WATER RESOURCES DEVELOPMENT ACT OF 2007 -- (House of Representatives - November 05, 2007)
The SPEAKER pro tempore. Under a previous order of the House, the gentleman from Missouri (Mr. Hulshof) is recognized for 5 minutes.
Mr. HULSHOF. Mr. Speaker, I look at the time, it is about 13 years ago exactly at this moment that I was standing at the altar saying, ``I do'' to the love of my life. So I must begin by wishing a happy 13th anniversary to the most beautiful woman in the world, with all respect to those ladies that are here present. I guess every marriage has obviously some high points and some disappointments.
And the other reason for me coming to floor is to actually speak about the disappointment that I have with the White House, particularly with its veto of H.R. 1495, the Water Resources Development Act, often referred to as WRDA. This veto, if I must say so, was ill advised and I expect will be overridden by this House tomorrow and the Senate in the coming days.
I acknowledge that the President, during the veto message, mentioned that when the WRDA bill left the House, it was about $15 billion. The Senate's version was at 14 billion. And the final version of the water resources bill was somewhere around 23 billion. Yet certainly the White House understands that the bill that left the House had different priorities emphasized, different projects were being considered by the Senate and as such when the conference was convened, those bills had to be combined. The President, in his veto message, said, in essence, I fully support funding for water resources projects.
Respectfully, I must point out that the President's budget each year woefully underfunds the Army Corps of Engineers budget in my view, the operations and maintenance budget. And the White House went on with its veto message to say, My administration has repeatedly urged Congress to authorize only those projects that provide a high return on investment.
Well, I share the White House's belief that taxpayers deserve a dollar's worth of services for every dollar they remit in taxes. But just looking at water resources projects in terms of dollars and cents is what caused us to only have category 3 levees in New Orleans. We have seen how short-sighted that decision was. In fact, I would suggest that over the last 25 years, every dollar that the Corps has invested in flood control has been returned six-fold in potential damages that had been averted.
A WRDA bill has not been passed by Congress in 7 years. Communities around this Nation are now in desperate need for projects such as levees and protective coastal wetlands. Moreover, in the past 7 years, our water-borne transportation infrastructure has continued to crumble. There are 192 active locks on navigable waterways in this Nation. The average age is 60. The President, by his veto, is choosing to ignore these needs, possibly harming the lives and certainly the livelihoods of millions of people in this country.

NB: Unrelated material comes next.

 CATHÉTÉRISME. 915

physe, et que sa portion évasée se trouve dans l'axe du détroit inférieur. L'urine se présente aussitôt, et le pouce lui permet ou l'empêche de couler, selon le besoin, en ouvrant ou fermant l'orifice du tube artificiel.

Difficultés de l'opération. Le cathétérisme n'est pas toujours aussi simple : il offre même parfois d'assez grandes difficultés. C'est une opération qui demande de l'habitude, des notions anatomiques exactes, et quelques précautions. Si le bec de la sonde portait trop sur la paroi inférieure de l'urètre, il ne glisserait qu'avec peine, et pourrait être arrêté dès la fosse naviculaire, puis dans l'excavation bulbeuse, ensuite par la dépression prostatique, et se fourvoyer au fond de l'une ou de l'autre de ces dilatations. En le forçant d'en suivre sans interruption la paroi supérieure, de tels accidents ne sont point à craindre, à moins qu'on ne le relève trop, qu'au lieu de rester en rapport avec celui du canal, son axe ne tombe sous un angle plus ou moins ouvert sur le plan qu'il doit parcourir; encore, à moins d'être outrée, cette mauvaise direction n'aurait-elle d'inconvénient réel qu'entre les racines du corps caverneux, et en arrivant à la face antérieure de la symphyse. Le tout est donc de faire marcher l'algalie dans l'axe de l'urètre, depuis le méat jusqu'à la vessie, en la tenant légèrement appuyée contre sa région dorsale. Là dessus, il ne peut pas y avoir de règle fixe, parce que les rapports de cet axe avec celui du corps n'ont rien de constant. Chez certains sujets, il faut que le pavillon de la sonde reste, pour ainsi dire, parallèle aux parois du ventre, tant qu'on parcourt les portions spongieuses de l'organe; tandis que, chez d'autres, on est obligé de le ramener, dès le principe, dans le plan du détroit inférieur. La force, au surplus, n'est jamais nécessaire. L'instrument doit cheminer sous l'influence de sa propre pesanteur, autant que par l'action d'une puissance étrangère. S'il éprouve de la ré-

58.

One of the most important projects for the Missouri-Illinois delegations is the much-needed modernization of the five locks on the upper Mississippi River and two on the Illinois waterway. This is something that we helped author back in the 108th Congress. And certainly I acknowledge my good friends and supporters of this, the gentleman from Iowa (Mr. Boswell), the dynamic duo from Illinois, Mr. Costello and Mr. Shimkus on our side of the aisle, and also Chairman Oberstar and Ranking Member Baker have been instrumental in bringing this project to fruition.
Look, these locks are vital to farmers, manufacturers and many other industries in Missouri, Illinois, Minnesota, and Wisconsin. These locks on the Mississippi and Illinois rivers facilitate the movement of 100 million tons of cargo every year. While almost 50 percent, half of this is cargo, is agricultural, the river also transports asphalt for road construction, coal for electricity. In fact, did you know that every gallon of jet fuel that is used at O'Hare and Midway Airports in Chicago is transported on our navigable waterways?
The shipments of these products via the river saves the American public between $800 million and $2 billion over other modes of transportation. Certainly I would suggest that while not every farmer in the region uses the river to ship crops, all growers are impacted by it. Every day the price of grain a farmer receives at his home market is based on the price of grain that moves on the Mississippi River to export markets. The lower the cost of transportation here within our own borders, the lower the cost of U.S. grain is on the world market, the more grain the United States is able to sell to our foreign trading partners.
As some in this Chamber know, I have a personal experience shipping on the river. I grew up in the shadow of the levees along the Mississippi in southeast Missouri. Lock modernization, I can assure you, will ensure that farmers in Missouri, Iowa, Illinois, Minnesota, Wisconsin and elsewhere continue to have the same benefit that my family had growing up on our family's farm, the ability to ship crops to international markets via the most cost-effective method.
Now, many of these locks, unfortunately, are being held together with bailing wire and duct tape. Our senior Senator, Senator Bond, is fond of saying that these locks belong on the National Register of Historic Places. He is actually mistaken. They are already on the National Registry of Historic Places.
I urge this House to override the President's veto.